### Excerpt to read

I spent the day in training with the PR arm of my employer. I now appreciate the pressing need for global socialism.
In the early days of my current job, an email was circulated in which we were implored to attend a training session on creativity. The wiser heads in the office contrived to miss the session and carry on their work in the morally malleable world of drug development, so I alone undertook the schlep up to the glass office on the top floor, overlooking the City of London.
In here we meet our cast: the principal character and chief antagonist is “Ruth”. She begins by casually alluding to her previous engagements with de Beers, the diamond merchants, and the Israeli and Russian governments, the white phosphorous merchants. This passes without reaction; I take this to mean that this woman has a background in “detoxification”, which impresses some people in the room. After all, there is a more urgent requirement for an active and effective PR operation in an organisation that is committed to war crimes as an integral part of their business model.
Time drips on and I sense that we are fellow travellers in this beardly-ironic, transparent spaceship. It is not for us to question the morality of a business: we are mercenaries as those who buy us are mercenaries and the journalists whose stories we will write in lieu of news are mercenaries. Ethics is someone else’s lookout.
At first it strikes me that the three men behind Ruth couldn’t construct a personality between them and little happens afterwards to disabuse me of that notion. These are called Ben, Andrew and something else.

### Requirement 1
Answer these about the piece on the PR training day:
(a) What does the glass office on the top floor overlook?
(b) With which organizations does Ruth mention past engagements?
(c) What are the three men behind Ruth called?

### Data provided
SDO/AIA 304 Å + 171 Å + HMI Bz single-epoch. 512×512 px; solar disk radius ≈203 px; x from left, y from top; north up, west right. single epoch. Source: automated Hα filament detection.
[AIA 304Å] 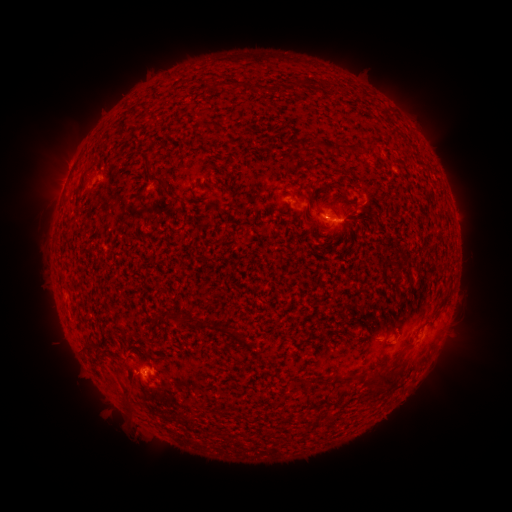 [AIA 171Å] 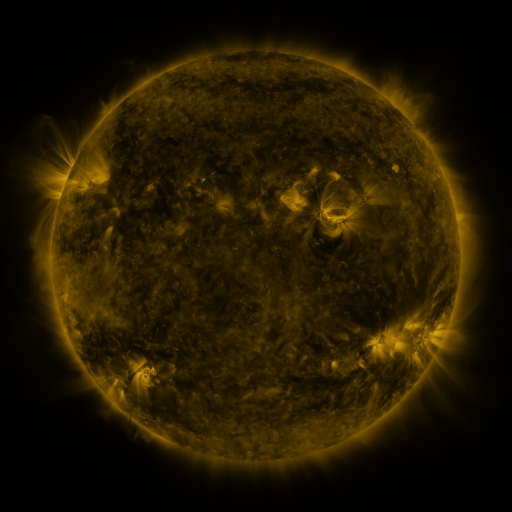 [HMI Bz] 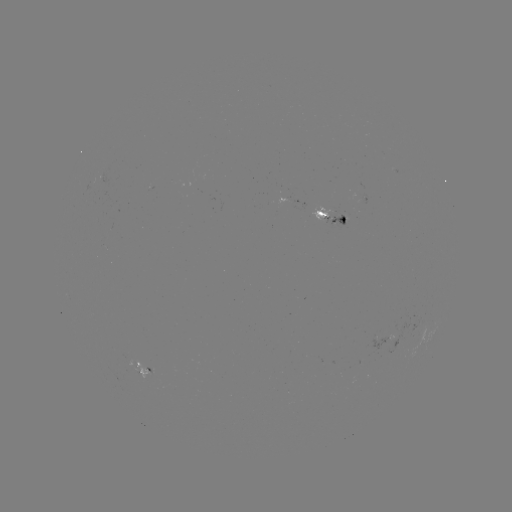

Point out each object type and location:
filament: (169, 139)
filament: (327, 146)
filament: (340, 149)
filament: (355, 150)
filament: (154, 178)
filament: (344, 200)
filament: (344, 221)
filament: (231, 333)
filament: (90, 343)
filament: (344, 379)
filament: (383, 381)
filament: (124, 388)
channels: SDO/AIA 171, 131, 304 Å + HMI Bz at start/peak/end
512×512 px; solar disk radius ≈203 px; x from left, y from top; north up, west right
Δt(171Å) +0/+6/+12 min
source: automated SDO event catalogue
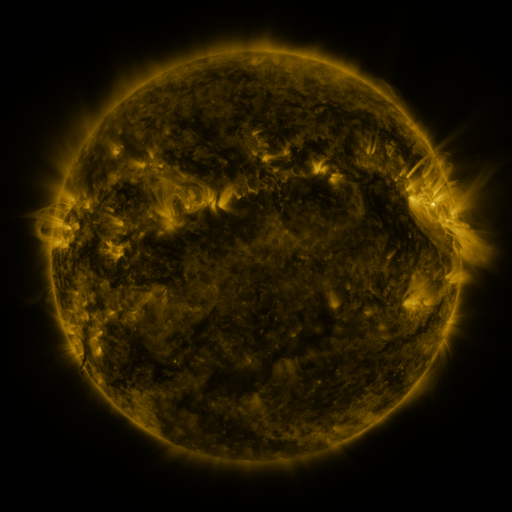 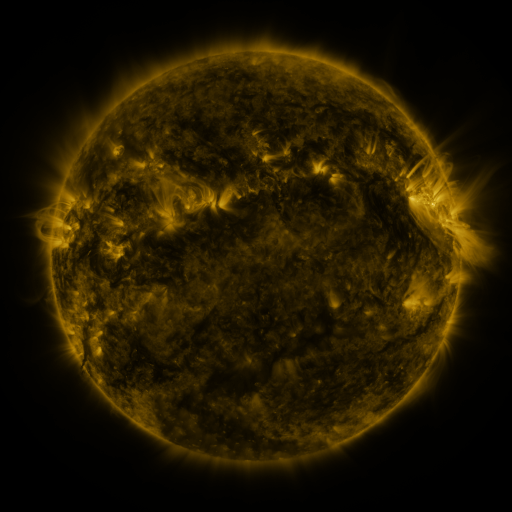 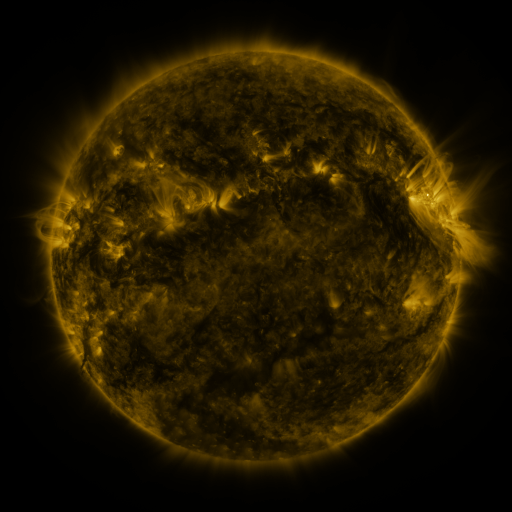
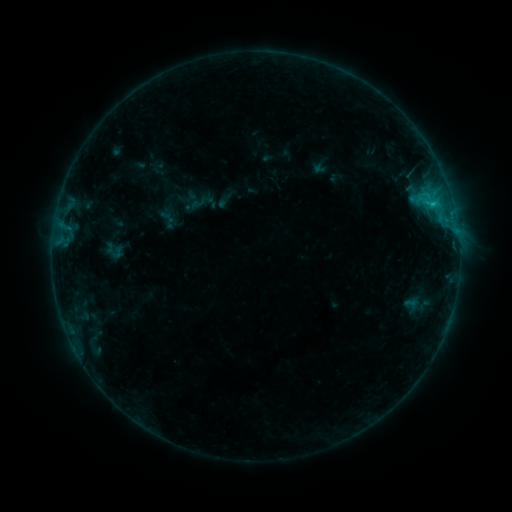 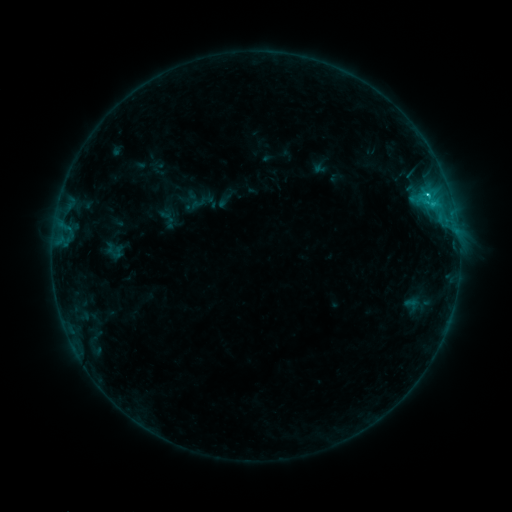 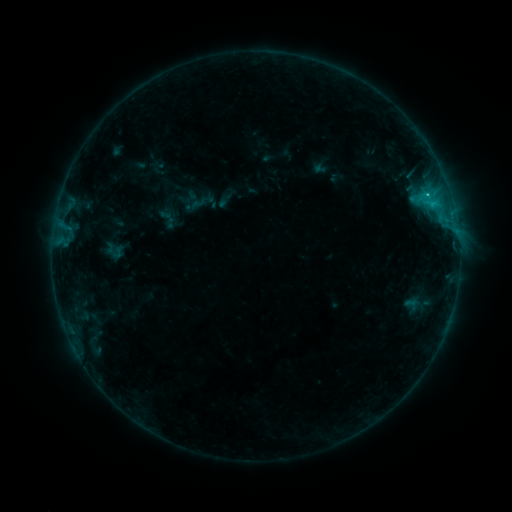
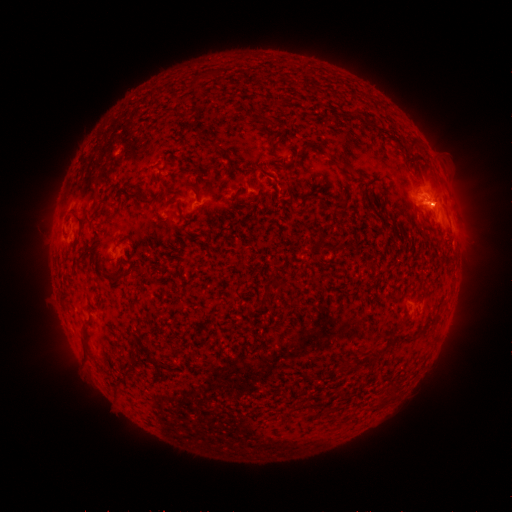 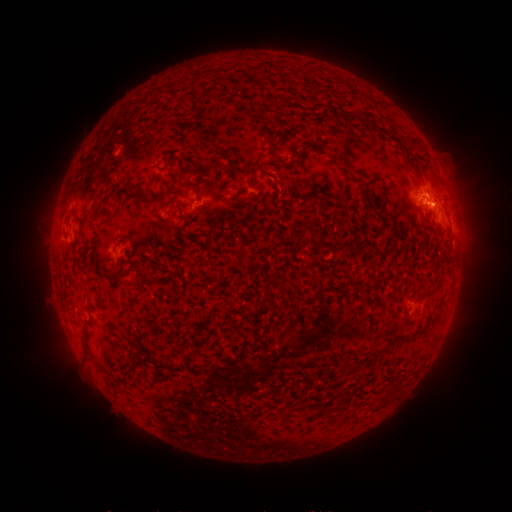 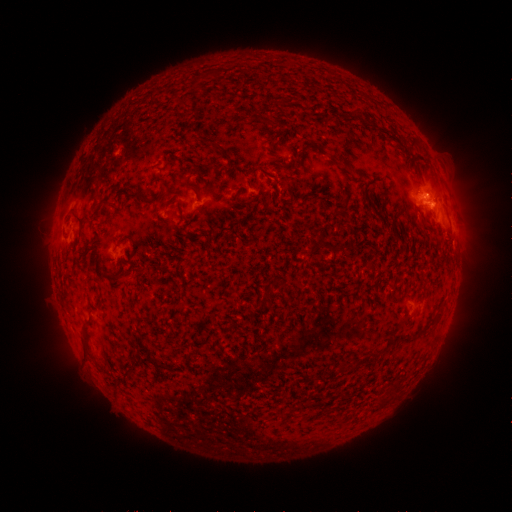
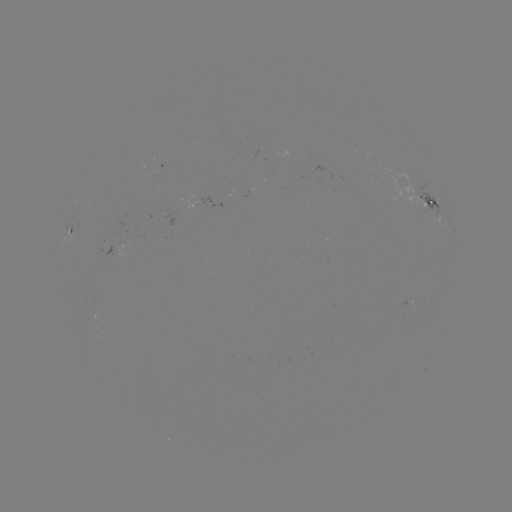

### Requirement 2
Please format everything in the listing from the line containing "channels: SDO/AIA 171, 131, 304" down to the end of the listing as a Markdown table with the columns Row and Line, skipping blank lines. Leave the pictures out of the answer.

### Answer 1
(a) The City of London.
(b) De Beers and the Israeli and Russian governments.
(c) Ben, Andrew and something else.

### Answer 2
| Row | Line |
|---|---|
| 1 | channels: SDO/AIA 171, 131, 304 Å + HMI Bz at start/peak/end |
| 2 | 512×512 px; solar disk radius ≈203 px; x from left, y from top; north up, west right |
| 3 | Δt(171Å) +0/+6/+12 min |
| 4 | source: automated SDO event catalogue |